====== Provided passage ======

September 29, 1985|JIM MANN | Times Staff Writer

PEKING — Tan Youlin, a high-ranking political commissar with the People's Liberation Army, was deluged last spring with requests from friends and relatives seeking favors before his impending retirement.

According to newspaper accounts, Tan's cronies in the Lanzhou Military District in western China asked whether he "would help them with his final influence." But Tan is reported to have rejected them all.

Such incidents are common these days in the PLA, the largest standing army in the world. Over the last few months, in line with what the military leaders call a "major strategic decision," China has taken the first steps toward a far-reaching reorganization of the PLA, which encompasses all of the country's armed forces.

The country's leaders say that about 1 million people will be let out of the services over the next two years, the largest single reduction since the Communist takeover in 1949. The country's top leader, Deng Xiaoping, and Communist Party General Secretary Hu Yaobang describe the measure as a demonstration of the government's peaceful intentions and its desire to concentrate on economic modernization.

Figure May Be Misleading

Foreign diplomats in Peking say that the figure of 1 million may be misleading. They believe that some of those being removed from the payrolls were already semiretired and that others may have been working in construction or other support units that are being transferred to civilian authority.

"We think the 1-million figure is suspect," a Western defense specialist said.

In 1982, China put the size of its armed forces at 4.2 million, but analysts here believe that the present strength is somewhat lower, around 3.5 million. Whatever the exact number, defense attaches and other foreign military experts agree that there is a massive demobilization and shake-up under way and that these changes are of profound importance for China's military capability and its political future.

They view the effort as the latest and boldest step in Deng's long-standing campaign to abandon Mao Tse-tung's doctrine of "people's war"--the belief that China can rely on superior manpower to defeat its enemies. They believe that Deng and other reformers want to modernize the military and at the same time to limit its ability to act as a source of political opposition.

'Big Push' Required

"This is a peasant army which Deng is trying to push into the 21st Century, and it is a big push that is required," an Asian diplomat said. "He is trying to turn the PLA into a purely professional army, one which has nothing to do with politics. That's an important break with Chinese Communist tradition."

Chinese military officials say that the demobilization is going smoothly, but there have been some indications of resistance. An officer who is still on the military payroll but is working in a research institute told a friend recently that he will refuse to retire until the army reinstitutes ranks and passes an accompanying military retirement law, expected sometime in the next two years.

"He wants to go out as a one-star general," the friend said, "so that he will be entitled to a telephone, an extra room, a cook and the use of a car."

The independent Hong Kong newspaper Ming Pao reported last month that there had been "some abnormal phenomena" in the Hubei military district in central China, including army officers demanding special favors at retirement, appealing to Communist Party officials to be allowed to keep their jobs and refusing to go along with transfer orders.

"The resistance is coming mainly from people who stand to lose on retirement benefits," a Peking-based analyst said.

In an effort to make the dislocations less painful, the government has said it will spend 1 billion yuan (about $350 million) to help find new jobs, housing and schooling for the discharged soldiers and their families.

Hu, the party leader, announced the troop reduction last April while he was visiting New Zealand. Asked at a press conference there whether his country would play a military role in the South Pacific, he replied that China intended to reduce the PLA by 1 million troops.

The demobilization was officially approved by the Central Military Commission in the course of an unusually long meeting that began May 23 and lasted until June 6. The powerful Military Commission is the organ, chaired by the 81-year-old Deng, through which the party's Central Committee controls the armed forces.

At the meeting, the country's leaders decided to reorganize the military command structure, reducing the number of military districts from 11 to 7 and replacing all but three of the commanders of these districts. But foreign analysts detected signs of disagreement.

Long Meeting Unnecessary

"If the key decisions had been thrashed out and agreed upon, there was no need for so long a meeting," a diplomat said.

====== Material supplied ======

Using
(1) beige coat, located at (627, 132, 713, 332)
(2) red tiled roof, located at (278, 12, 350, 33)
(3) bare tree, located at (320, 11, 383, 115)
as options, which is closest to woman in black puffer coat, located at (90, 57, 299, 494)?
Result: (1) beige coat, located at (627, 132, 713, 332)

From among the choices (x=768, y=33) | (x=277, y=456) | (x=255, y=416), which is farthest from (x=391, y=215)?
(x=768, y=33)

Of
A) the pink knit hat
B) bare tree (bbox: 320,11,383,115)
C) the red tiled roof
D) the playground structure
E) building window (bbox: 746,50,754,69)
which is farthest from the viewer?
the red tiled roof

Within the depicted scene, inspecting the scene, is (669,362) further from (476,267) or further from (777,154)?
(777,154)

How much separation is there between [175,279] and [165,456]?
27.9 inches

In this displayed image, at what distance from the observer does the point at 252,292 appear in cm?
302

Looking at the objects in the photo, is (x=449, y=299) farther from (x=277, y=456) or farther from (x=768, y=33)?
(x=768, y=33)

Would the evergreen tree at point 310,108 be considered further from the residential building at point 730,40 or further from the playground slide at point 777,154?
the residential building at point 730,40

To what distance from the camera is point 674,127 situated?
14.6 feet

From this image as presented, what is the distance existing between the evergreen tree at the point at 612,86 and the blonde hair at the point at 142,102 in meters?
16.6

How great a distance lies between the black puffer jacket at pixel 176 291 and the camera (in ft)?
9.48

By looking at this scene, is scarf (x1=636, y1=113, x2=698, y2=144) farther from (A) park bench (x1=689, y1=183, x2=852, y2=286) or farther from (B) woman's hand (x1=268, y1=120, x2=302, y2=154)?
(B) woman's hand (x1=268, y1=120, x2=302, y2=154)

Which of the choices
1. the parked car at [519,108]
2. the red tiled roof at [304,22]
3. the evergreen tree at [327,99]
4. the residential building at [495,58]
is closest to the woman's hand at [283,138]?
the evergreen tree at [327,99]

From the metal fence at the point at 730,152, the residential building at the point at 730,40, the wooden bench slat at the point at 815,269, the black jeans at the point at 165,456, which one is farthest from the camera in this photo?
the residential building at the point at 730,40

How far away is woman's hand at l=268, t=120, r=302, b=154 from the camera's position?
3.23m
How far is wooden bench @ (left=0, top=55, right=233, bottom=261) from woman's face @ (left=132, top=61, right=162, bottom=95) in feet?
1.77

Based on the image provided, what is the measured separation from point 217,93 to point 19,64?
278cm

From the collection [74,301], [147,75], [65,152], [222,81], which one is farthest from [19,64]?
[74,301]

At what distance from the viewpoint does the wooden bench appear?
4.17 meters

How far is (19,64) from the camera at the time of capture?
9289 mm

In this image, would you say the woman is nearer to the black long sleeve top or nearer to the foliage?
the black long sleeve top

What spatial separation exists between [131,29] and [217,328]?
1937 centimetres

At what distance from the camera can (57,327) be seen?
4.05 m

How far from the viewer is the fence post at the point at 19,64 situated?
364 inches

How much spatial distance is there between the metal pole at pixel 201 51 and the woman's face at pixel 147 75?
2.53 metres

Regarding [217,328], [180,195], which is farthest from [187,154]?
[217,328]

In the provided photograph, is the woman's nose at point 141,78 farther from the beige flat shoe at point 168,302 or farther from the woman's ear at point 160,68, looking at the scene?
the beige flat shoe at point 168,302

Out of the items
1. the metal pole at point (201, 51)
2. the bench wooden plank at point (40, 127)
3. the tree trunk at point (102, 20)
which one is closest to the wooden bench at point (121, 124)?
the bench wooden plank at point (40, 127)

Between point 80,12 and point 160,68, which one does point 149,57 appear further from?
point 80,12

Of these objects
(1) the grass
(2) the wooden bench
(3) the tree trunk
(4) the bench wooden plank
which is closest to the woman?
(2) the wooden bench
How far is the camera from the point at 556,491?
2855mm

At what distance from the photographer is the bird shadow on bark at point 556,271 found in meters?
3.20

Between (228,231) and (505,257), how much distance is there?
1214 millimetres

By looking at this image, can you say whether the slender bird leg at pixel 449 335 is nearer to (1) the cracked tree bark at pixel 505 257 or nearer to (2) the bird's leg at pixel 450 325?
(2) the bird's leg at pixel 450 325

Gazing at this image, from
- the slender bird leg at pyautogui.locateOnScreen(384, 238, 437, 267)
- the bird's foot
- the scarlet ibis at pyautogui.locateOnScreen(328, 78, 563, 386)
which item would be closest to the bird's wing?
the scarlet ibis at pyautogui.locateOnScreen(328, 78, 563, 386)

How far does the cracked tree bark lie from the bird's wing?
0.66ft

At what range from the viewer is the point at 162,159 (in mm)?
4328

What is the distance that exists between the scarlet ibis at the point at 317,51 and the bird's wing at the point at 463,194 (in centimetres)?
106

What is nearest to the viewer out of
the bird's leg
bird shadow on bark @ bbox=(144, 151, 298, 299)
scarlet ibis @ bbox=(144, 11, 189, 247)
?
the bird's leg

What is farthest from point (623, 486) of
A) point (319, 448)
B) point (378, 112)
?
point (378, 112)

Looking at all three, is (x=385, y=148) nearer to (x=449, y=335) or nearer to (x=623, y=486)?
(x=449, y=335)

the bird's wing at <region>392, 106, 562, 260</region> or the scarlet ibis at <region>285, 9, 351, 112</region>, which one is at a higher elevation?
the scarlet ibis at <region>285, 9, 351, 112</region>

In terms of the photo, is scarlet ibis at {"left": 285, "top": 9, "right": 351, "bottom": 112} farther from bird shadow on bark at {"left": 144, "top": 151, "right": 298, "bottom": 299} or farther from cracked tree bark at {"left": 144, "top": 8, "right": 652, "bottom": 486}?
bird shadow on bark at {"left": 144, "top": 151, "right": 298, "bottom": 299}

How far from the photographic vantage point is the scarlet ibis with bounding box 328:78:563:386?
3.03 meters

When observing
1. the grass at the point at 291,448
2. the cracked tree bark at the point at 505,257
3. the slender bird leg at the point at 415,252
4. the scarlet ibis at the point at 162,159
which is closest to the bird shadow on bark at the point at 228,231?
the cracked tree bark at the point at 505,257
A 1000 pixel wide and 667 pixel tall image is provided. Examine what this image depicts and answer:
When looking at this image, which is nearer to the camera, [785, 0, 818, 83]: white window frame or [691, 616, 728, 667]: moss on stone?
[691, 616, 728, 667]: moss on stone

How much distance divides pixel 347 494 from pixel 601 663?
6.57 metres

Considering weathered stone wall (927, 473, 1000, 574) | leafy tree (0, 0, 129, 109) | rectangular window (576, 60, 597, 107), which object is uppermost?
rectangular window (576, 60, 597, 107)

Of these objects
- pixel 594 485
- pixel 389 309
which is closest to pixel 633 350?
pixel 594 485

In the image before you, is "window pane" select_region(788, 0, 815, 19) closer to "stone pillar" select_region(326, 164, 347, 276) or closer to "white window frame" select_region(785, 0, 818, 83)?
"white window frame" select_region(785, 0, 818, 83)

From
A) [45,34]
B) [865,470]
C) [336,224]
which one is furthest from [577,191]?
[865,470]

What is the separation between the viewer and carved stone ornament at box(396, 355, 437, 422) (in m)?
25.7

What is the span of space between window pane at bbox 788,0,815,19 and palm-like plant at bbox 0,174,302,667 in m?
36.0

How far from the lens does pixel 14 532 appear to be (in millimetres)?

======

**Written task**. Could you write out, word for word, the part of the PLA troop-reduction article that opens with the words containing "At the meeting, the" and closes with "a diplomat said."?

**Answer to the task**.
At the meeting, the country's leaders decided to reorganize the military command structure, reducing the number of military districts from 11 to 7 and replacing all but three of the commanders of these districts. But foreign analysts detected signs of disagreement.

Long Meeting Unnecessary

"If the key decisions had been thrashed out and agreed upon, there was no need for so long a meeting," a diplomat said.